As far as I understand the proposed construction of Byrnes' agent, the belief system is activated, then interpretability is applied in order to elicit concepts from the belief system. Then the belief system's outputs and the desire system's outputs are somehow combined in order to produce the next token. The token and its consequences (e.g. the fact that the math problem stayed unsolved or was solved) are likely to become a part of training data.

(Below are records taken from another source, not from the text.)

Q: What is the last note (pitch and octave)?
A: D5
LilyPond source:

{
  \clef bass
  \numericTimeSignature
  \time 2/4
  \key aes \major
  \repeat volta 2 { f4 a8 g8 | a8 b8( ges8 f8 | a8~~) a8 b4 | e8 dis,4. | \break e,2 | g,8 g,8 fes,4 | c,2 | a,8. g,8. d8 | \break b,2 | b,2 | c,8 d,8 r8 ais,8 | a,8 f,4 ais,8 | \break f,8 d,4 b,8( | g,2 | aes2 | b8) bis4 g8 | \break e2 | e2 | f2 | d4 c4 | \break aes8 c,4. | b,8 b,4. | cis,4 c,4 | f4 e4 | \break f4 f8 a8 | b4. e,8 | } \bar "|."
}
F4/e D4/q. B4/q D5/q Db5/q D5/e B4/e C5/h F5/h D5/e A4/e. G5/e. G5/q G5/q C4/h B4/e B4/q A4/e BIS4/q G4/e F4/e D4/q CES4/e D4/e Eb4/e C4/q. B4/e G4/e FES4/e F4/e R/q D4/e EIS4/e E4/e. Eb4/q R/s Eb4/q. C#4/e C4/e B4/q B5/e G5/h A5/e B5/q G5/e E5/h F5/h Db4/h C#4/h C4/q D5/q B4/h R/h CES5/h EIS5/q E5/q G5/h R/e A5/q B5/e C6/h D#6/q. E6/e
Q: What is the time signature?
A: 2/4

While the human society lets most individuals intervene with the reward function and training data for the belief system of others, allowing individuals to align each other to the community, the AI-2027 scenario has an army of copies of the same AI become involved in the training runs and creation of synthetic data. If this happens, then I expect that the belief system will end up being corrupted not just by wishful thinking-like errors, but also by things like subliminal learning from the misaligned desire system. Therefore, I doubt that I understand how Byrnes' proposal alone prevents the agent from scheming.
An alternate explanation of the humans avoiding wholesale scheming
Additionally, the question of why the humans avoid wholesale scheming, as described[1] in Byrnes' post, has plausible explanations differing from being born with interpretability-based approval-related reward.
The second mechanism listed here also provides a potential origin story of the Approval Reward. Suppose that the humans are born with the instincts like valuing smiles and smiling when happy. Then valuing smiles causes human kids to learn to make others visibly happy, which in turn generalises to a hybrid of Myopic Approval Reward-like circuitry and scheming-related circuitry.[2] However, unlike the AIs, human circuitry related to scheming is pruned by the fact that potential victims usually have similar or higher capabilities, causing the schemers to be punished. Additionally, the humans have actions cause long-term consequences, which make it easier to transform Myopic Approval Reward-like circuitry into actual circuitry related to Longer-Term Approval Reward and not things like short-term flattery.
Alignment-related proposals
Similarly to Cannell's post on LOVE in a simbox, I suspect that the considerations above imply that drastic measures like including interpretability into the reward function are unnecessary and that the key to alignment is to reward the AI for coordination with others, genuinely trying to understand them or outright providing help to them instead of replacing them while pruning scheming-related behaviors by ensuring that the help is genuine. See also Max Harms' CAST agenda[3] and a related discussion in this comment on verbalised reasoning.
"But my camp faces a real question: what exactly is it about human brains that allows them to not always act like power-seeking ruthless consequentialists? I find that existing explanations in the discourse—e.g. “ah but humans just aren’t smart and reflective enough”, or evolved modularity, or shard theory, etc.—to be wrong, handwavy, or otherwise unsatisfying."
The formation of the two circuitry types is also impacted by parental guidance and stories included into kids' training data.
Which I reviewed here. The point 4 had me propose to consider redefining power to be upstream of the user's efforts. While this redefining makes the AI comprehensible to the user, it also incentivises the AI to have a specific moral reasoning.